* begin Provided text *
# Chimney longevity



## Tinstaafl (Jan 6, 2008)

From worst to best, which fuels have the most impact on chimney life?


----------



## griz (Nov 26, 2009)

Type of chimney/material?

Chimney for furnace or woodstove?


----------



## Tinstaafl (Jan 6, 2008)

I don't think the materials or method of burning are relevant. Those would be considerations in the planning stages, mostly to get bang for your buck. But the harshest exhaust is still going to be the harshest regardless.


----------



## fjn (Aug 17, 2011)

From harshest to least I would say it is coal,oil,wood, gas.


----------



## dom-mas (Nov 26, 2011)

Disagree. Gas is one of the worst. I see chimneys built in the '80s and 90s all the time that vent nothing except gas furnace and hot water heater. The liners are too often made of tissue paper type steel and disintegrate early. Wherever the liner is deteriorated there is a dissolved salt in the masonry (not sure what sort of a salt it is, but I'm sure it's an salt acid) and the brick is turned to junk.
* end Provided text *
* begin Raw data *
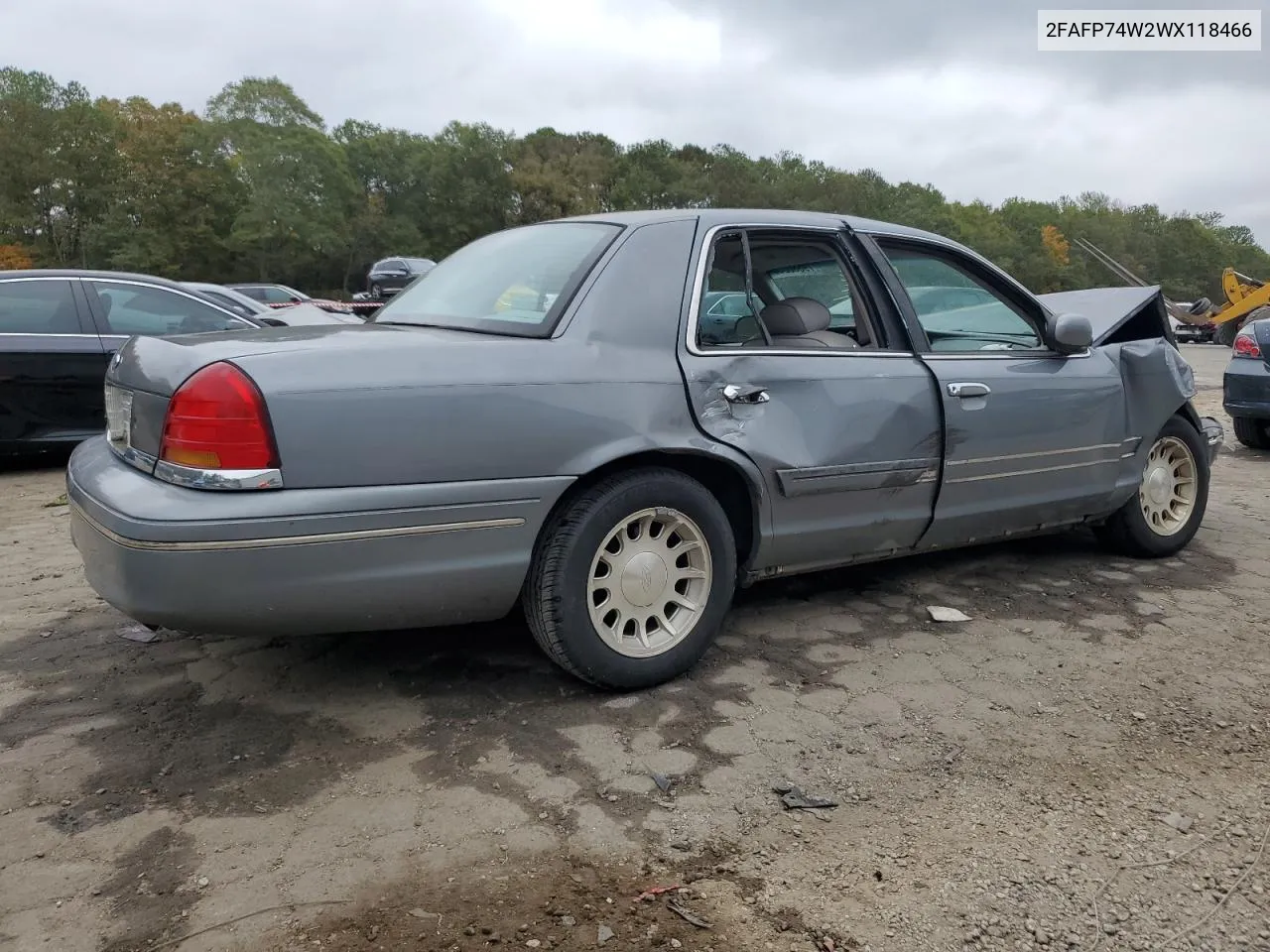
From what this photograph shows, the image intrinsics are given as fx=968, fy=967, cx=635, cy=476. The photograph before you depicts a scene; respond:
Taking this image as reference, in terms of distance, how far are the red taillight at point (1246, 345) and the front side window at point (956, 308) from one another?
4953 millimetres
* end Raw data *
-- Request --
Write the next part of the chimney longevity thread, starting after dom-mas's post about gas-only chimneys. Nothing in the listing is needed here.

-- Result for this task --
Just looked it up and gas fumes contain sulfuric and nitric acid. Apparently NG fumes also contain a lot of moisture

No experience with coal...I know I've worked on chimneys that vent oil fired furnaces but they haven't stuck out like the NG ones have. Wood smoke also contains acids but they are only present when the vapours condensate...I haven't seen near the problems with wood fired chimneys either although the same salts are found but not to the same degree.

My list would go...Coal (no idea really but I'll trust FJN...I doubt it's going to be used in a new build but who knows), NG/propane, wood, Oil (Only cause with oil furnaces nothing jumped out at me.)


----------



## fjn (Aug 17, 2011)

dom-mas said:


> Disagree. Gas is one of the worst. I see chimneys built in the '80s and 90s all the time that vent nothing except gas furnace and hot water heater. The liners are too often made of tissue paper type steel and disintegrate early. Wherever the liner is deteriorated there is a dissolved salt in the masonry (not sure what sort of a salt it is, but I'm sure it's an salt acid) and the brick is turned to junk.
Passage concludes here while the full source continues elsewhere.